Two hundred and sixty-six people in the South African town of Tugela Ferry have now been diagnosed with XDR-TB in the world’s largest outbreak of extensively drug-resistant TB. A further 205 cases of MDR have also been discovered, and eight staff at the Church of Scotland Hospital, Tugela Ferry, have died of MDR or XDR-TB.
Eight-four per cent of all XDR-TB patients identified at the Church of Scotland Hospital have died, Dr Tony Moll reported on Sunday at the 38th World Lung Health conference in Cape Town, South Africa.
He outlined infection control measures taken at the hospital to reduce the spread of MDR and XDR-TB. Although South Africa recommends referral of all MDR and XDR-TB patients to a provincial MDR treatment centre, lack of beds is forcing the Church of Scotland Hospital to manage XDR patients locally.
But, said Tony Moll, the hospital wasn’t designed for airborne infection control, it was designed with bloodborne infections in mind, and didn’t even have an airborne infection control policy at the time XDR-TB surfaced in patients.
The most basic measure, the separation of highly infectious TB patients and highly vulnerable HIV patients, has already been instituted, both in wards and in outpatient facilities. For example, HIV-positive TB patients no longer attend the same ARV literacy sessions as other HIV-positive patients prior to starting ARV treatment.
The hospital is also separating XDR-TB and drug susceptible TB patients on the wards – but this has proved more challenging due to the severe lack of space in the hospital.
A more basic precaution, ensuring that the air within the facility is changed regularly for fresh air, also poses difficulties. During the summer windows can be opened wide, but winter nights in Tugela Ferry are very cold, so mechanical ventilation has been installed.
There has been great concern among staff about the risk of MDR and XDR-TB, but when Dr Moll offered staff the opportunity to move to other areas or facilities if they were HIV-positive, he was told by one nurse: “You will have hardly anyone left.”
However, there has been concern among staff that moving to another facility would reveal their HIV status.
“What staff have found a lot more acceptable was to introduce antiretroviral therapy for them at a higher CD4 count – 350 cells.”
Due to the pressure on bed space, the hospital has found that it has already having to treat MDR TB patients in the community, carrying out daily injections either at home or at local primary health clinics. An “injection team on wheels” is assisting with this process of decentralising care.

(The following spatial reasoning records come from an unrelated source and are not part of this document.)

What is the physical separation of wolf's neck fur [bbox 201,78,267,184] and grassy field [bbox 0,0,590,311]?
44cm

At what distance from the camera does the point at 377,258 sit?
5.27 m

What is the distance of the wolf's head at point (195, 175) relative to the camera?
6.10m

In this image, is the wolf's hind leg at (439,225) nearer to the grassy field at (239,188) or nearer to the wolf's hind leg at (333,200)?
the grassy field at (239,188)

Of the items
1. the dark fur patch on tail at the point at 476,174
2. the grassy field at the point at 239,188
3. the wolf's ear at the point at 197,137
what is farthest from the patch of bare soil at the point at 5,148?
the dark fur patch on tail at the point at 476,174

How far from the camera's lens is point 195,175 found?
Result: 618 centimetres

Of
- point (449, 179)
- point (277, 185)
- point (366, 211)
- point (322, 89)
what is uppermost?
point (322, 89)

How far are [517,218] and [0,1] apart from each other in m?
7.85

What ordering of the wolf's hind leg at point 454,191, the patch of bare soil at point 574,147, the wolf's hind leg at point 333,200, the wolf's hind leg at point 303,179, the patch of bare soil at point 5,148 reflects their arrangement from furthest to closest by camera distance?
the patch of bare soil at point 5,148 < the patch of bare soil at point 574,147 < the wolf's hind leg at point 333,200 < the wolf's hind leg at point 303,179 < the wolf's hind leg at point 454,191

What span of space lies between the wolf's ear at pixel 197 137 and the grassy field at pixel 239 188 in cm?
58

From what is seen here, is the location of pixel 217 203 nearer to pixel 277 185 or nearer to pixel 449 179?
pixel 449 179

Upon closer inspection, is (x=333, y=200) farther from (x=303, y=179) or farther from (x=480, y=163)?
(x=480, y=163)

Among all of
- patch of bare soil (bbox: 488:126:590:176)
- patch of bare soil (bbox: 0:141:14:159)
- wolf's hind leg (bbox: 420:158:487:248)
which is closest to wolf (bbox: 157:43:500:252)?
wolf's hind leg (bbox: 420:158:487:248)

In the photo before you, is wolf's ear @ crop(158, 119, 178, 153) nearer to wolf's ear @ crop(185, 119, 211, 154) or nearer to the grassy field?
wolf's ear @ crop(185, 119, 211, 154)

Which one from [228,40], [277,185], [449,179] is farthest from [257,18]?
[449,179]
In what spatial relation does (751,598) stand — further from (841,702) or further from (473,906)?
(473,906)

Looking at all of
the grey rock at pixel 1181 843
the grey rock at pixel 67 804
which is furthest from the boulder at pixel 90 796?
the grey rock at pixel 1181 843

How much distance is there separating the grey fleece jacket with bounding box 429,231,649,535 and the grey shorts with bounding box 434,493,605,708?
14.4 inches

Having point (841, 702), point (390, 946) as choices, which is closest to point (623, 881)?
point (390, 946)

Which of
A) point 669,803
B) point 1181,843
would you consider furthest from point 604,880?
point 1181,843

Home visits to the families of MDR and XDR-TB patients have revealed limited community spread. Only 1.3% of 2240 community contacts followed up have been found to have MDR-TB.
But throughout KZN, said Dr Moll, surveillance and contact tracing need to be given a lot more emphasis.
Throughout KwaZulu-Natal 689 MDR-TB cases were identified during 2006 and 448 so far in 2007, with 67 XDR cases in 2006 and 125 so far in 2007.
Data on treatment outcomes among XDR-TB patients from across KwaZulu Natal were also presented, by Dr Max O’Donnell of Boston University. Gathered from KZN’s MDR-TB referral hospital, which should treat all patients with MDR-TB during the compulsory four month hospitalisation period during intensive MDR-TB treatment, the findings cover 72 patients admitted since the second-line TB drug capreomycin became available in November 2006.
Treated patients came from 26 different hospitals in KZN: one quarter from Tugela Ferry Church of Scotland hospital, where the XDR outbreak was first identified in 2005, 11% from the Durban area, and 8% from Pietermaritzburg.
Three-quarters (76%) were HIV-positive, 56% were already taking antiretroviral therapy, and the mean CD4 count among HIV-positive patients was 193 cells/mm3 (+/- 90 cells).
Twenty-nine patients had received prior TB treatment; in 15 cases for MDR treatment.
King George V Hospital used three regimens during the period under study, all of them containing capreomycin:
Of 62 patients who received treatment (ten patients either died or absconded before treatment could start), 20 died during treatment (32%). Five died from adverse events, chiefly hypokalemia (a severe electrolyte imbalance that leads to kidney failure, caused by capreomycin). Three died from AIDS-related illnesses, seven from respiratory disease and five from unknown causes.
Dr O’Donnell remarked that with greater experience of managing hypokalemia, the rate of severe hypokalemia has come down.
Dr Gerry Friedland of Yale University School of Medicine, one of the team that investigated the original XDR-TB outbreak, pointed out that the treatment outcomes were considerably better than those seen in Tugela Ferry, where 96% had died. However, no confirmed data on conversion from smear-positive to smear-negative are yet available to show whether XDR patients in KZN are on the road to a cure.
Moll A et al. Treatment of HIV-associated XDR-TB patients. 38th World Lung Health Conference, Cape Town, 2007.
O’Donnell M et al. Clinical treatment outcomes and epidemiologic risk factors for extensive drug resistant tuberculosis patients on treatment in KwaZulu-Natal, South Africa. 38th World Lung Health Conference, Cape Town, late breaker, 2007.